Information shown:
┏━━

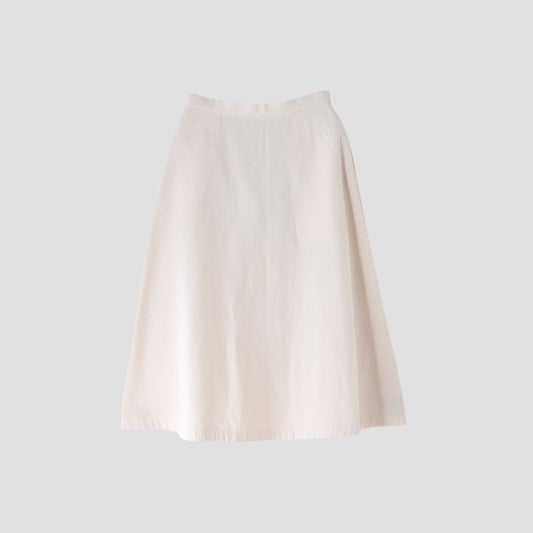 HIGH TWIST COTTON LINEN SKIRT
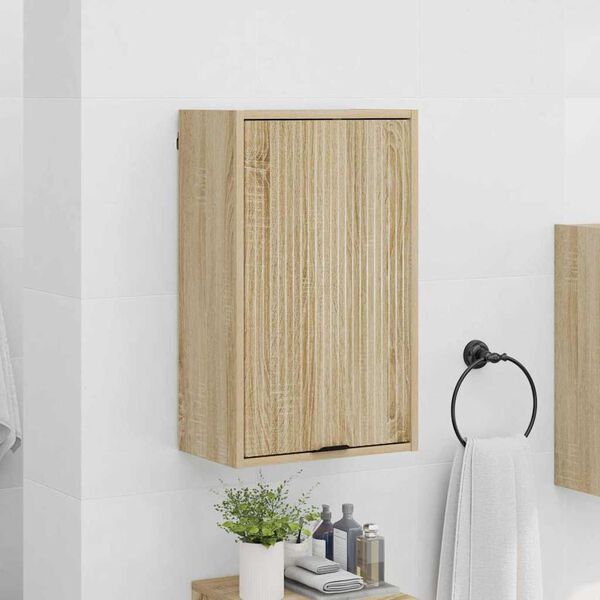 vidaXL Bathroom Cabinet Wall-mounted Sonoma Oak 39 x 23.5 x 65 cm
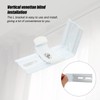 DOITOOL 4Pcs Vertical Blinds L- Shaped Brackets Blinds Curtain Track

┗━━

What you need to do: Print every line above once more, exactly. Omit the pictures.

Task solution:
 HIGH TWIST COTTON LINEN SKIRT
 vidaXL Bathroom Cabinet Wall-mounted Sonoma Oak 39 x 23.5 x 65 cm
 DOITOOL 4Pcs Vertical Blinds L- Shaped Brackets Blinds Curtain Track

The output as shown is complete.